Here given that the new wire is made of $n$-fold. The length of the new wire has to be calculated using the given fold number. And then the resistance is to be calculated using the new length of the wire.

Formula used: The length of the wire is $l$ and the area of the wire is $A$ , so the resistance of the wire is $R = \rho \dfrac{l}{A}$
$\rho$ is the conductivity.
The area can be written as, $A = \dfrac{V}{l}$
The new length of the wire after stretching, $L = nl$

Complete step-by-step solution:
The resistance of the wire of length $l$ and area $A$, before stretching
$R = \rho \dfrac{l}{A}$
$\rho$ is the conductivity.
As the volume will remain unchanged, the equation should be converted in terms of volume.
So, the area can be written as, $A = \dfrac{V}{l}$
$\therefore R = \rho \dfrac{l}{{\dfrac{V}{l}}}$
$\Rightarrow R = \dfrac{{\rho {l^2}}}{V}.............(1)$
The wire is elongated $n$-fold to make a new uniform wire.
So, The new length of the wire after stretching, $L = nl$
Now the resistance will be,
$\Rightarrow {R'} = \dfrac{{\rho {L^2}}}{V}$
$\Rightarrow {R'} = \dfrac{{\rho {{(nl)}^2}}}{V}$
$\Rightarrow {R'} = \dfrac{{\rho {n^2}{l^2}}}{V}$
$\Rightarrow {R'} = {n^2}\dfrac{{\rho {l^2}}}{V}$
$\Rightarrow {R'} = {n^2}R$ [from the eq. (1)]
Hence, the right answer is in option (b).

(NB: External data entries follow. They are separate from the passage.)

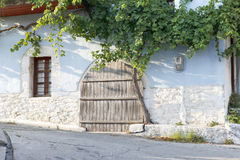 THEOLOGOS, THASSOS ISLAND, GREECE - Beautiful house Royalty Free Stock Photo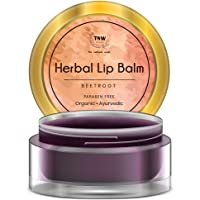 TNW-THE NATURAL WASH Paraben-free Herbal Beetroot Lip Balm for Soft and Shiny Lips, 5 gm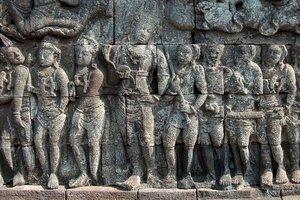 Relief Candi Borobudur 10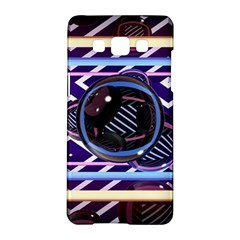 Abstract Sphere Room 3d Design Samsung Galaxy A5 Hardshell Case  by Nexatart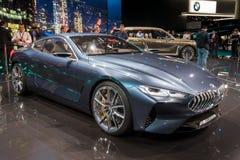 Nya BMW 2018 bil för 8 serie Royaltyfria Bilder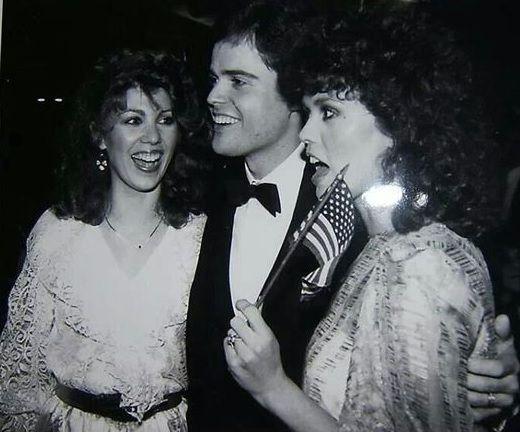 Debbie, Donny, Marie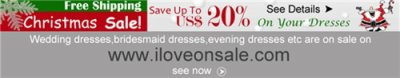 iloveonsale christmas discount  20%  free shipping!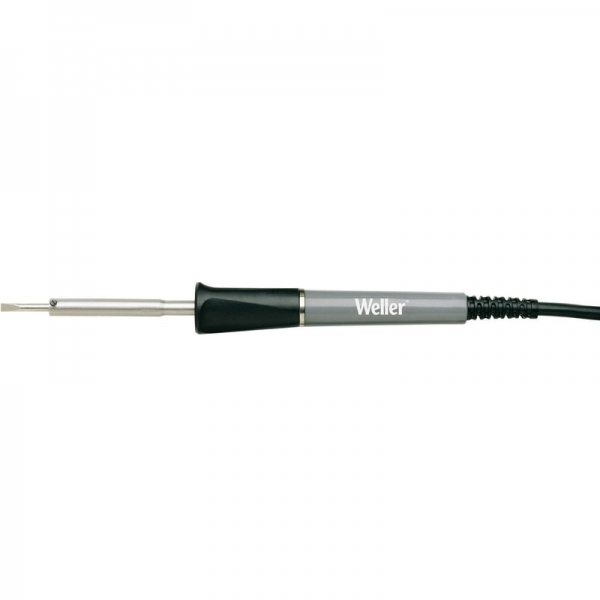 Ciocan de lipit Weller WELWM15L12MINI, 15 W 1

Note: The resistance of a circuit element or device is outlined because of the magnitude ratio of the voltage applied to the electrical current that flows through it:
$R = \rho \dfrac{l}{A}$
If the resistance is constant over a substantial vary of voltage, then Ohm's law, $I{\text{ }} = {\text{ }}\dfrac{V}{R}$ , may be accustomed to predict the behavior of the material. Though the definition involves DC and voltage, an identical definition holds for the AC application of resistors.